Entretien de Mgr Michel Aupetit dans La Croix

La Croix - Vendredi 19 avril 2019

« D’abord, ce fut l’effarement. Qui pouvait penser que Notre-Dame brûlerait un jour ? Depuis 850 ans, elle n’avait jamais brûlé. Après la sidération, est venue la tristesse, accompagnée d’une émotion générale. Dès le début de l’incendie, je me suis rendu sur le parvis. » Propos recueillis par Bruno Bouvet et Claire Lesegretain.

La Croix : Par quels sentiments êtes-vous passé depuis lundi 15 avril, jour de l’incendie de Notre-Dame ?

Mgr Michel Aupetit : D’abord, ce fut l’effarement. Qui pouvait penser que Notre-Dame brûlerait un jour ? Depuis 850 ans, elle n’avait jamais brûlé. Après la sidération, est venue la tristesse, accompagnée d’une émotion générale. Dès le début de l’incendie, je me suis rendu sur le parvis. De demi-heure en demi-heure, j’ai suivi le travail des pompiers, avec Anne Hidalgo, la maire de Paris, et le général des pompiers. Mais aujourd’hui, tous les risques ne sont pas écartés : l’édifice comporte encore des vulnérabilités, notamment dans le transept nord dont le pignon est très fragilisé. Des portions de la voûte sont tombées depuis l’incendie et d’autres peuvent encore chuter. Il n’est donc pas question de réinvestir le lieu avant plusieurs semaines.

Avez-vous ressenti de l’accablement ?

Mgr M. A. : Non, une tristesse profonde, mais pas d’accablement. À l’image de tous ces gens qui se sont mis à prier. Tous voulaient rester debout ! Comme ces jeunes que je suis allé rejoindre dans la nuit, place Saint-Michel. J’y vois un signe très important. Toute la France, et même le monde entier, ont manifesté leur soutien et le désir de nous aider. Nous sommes portés par cet élan de solidarité pour reconstruire le cœur vivant de la France, qui est le lieu le plus visité d’Europe. Je suis frappé de voir, par exemple, tant de groupes de Chinois visiter Notre-Dame avec un grand respect.
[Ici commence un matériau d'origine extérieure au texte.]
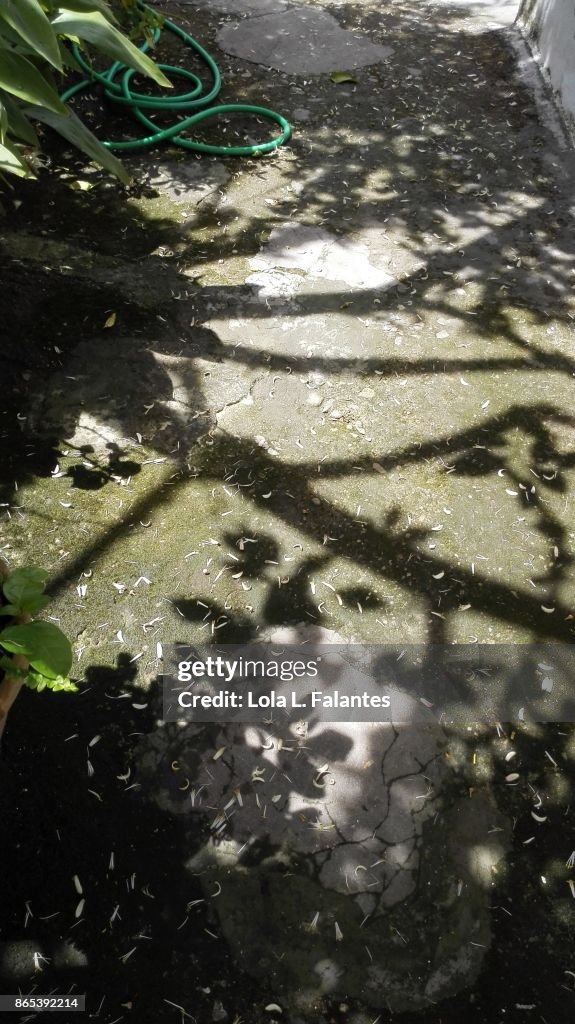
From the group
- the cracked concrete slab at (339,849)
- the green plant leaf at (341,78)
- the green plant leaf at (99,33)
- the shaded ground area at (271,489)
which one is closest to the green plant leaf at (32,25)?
the green plant leaf at (99,33)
Quand ils pénètrent dans la cathédrale, ils s’arrêtent…

S’ils me voient agenouillé devant le Saint Sacrement, ils ne peuvent pas comprendre pourquoi ce bout de pain a tant d’importance, mais ils respectent quelque chose qui les dépasse. Notre-Dame n’est pas un musée, c’est une âme ! Parce que c’est un lieu universel, la question de sa reconstruction s’est posée immédiatement.

L’ampleur des dons commence à provoquer une polémique, certains regrettant que ces sommes ne soient pas affectées aux plus pauvres. Comment réagissez-vous ?

Mgr M.A. : Les plus pauvres, nous nous en occupons depuis longtemps, tous les jours. Et cela ne va pas s’arrêter. La Fondation Notre-Dame qui recueille les dons pour rebâtir la cathédrale aide aussi les plus fragiles. Dans le diocèse, l’Association pour l’amitié (APA) organise des colocations entre des personnes vivant autrefois dans la rue et de jeunes professionnels. Nous coordonnons aussi l’opération « Hiver solidaire », grâce à laquelle des paroisses mettent des locaux et des bénévoles à disposition des sans domicile fixe.
En ce qui concerne les grands donateurs, respectons leur geste et ne jugeons pas trop vite. Qui sait ce qu’ils font aussi socialement ? Beaucoup ont des fondations pour les plus démunis. Surtout, au-delà des mécènes célèbres, je constate qu’une foule de personnes donnent 10 ou 20 €. Pour elles, donner pour Notre-Dame, c’est donner une part de leur cœur. Partout dans le monde, chacun a envie d’apporter sa pierre, au sens propre du terme.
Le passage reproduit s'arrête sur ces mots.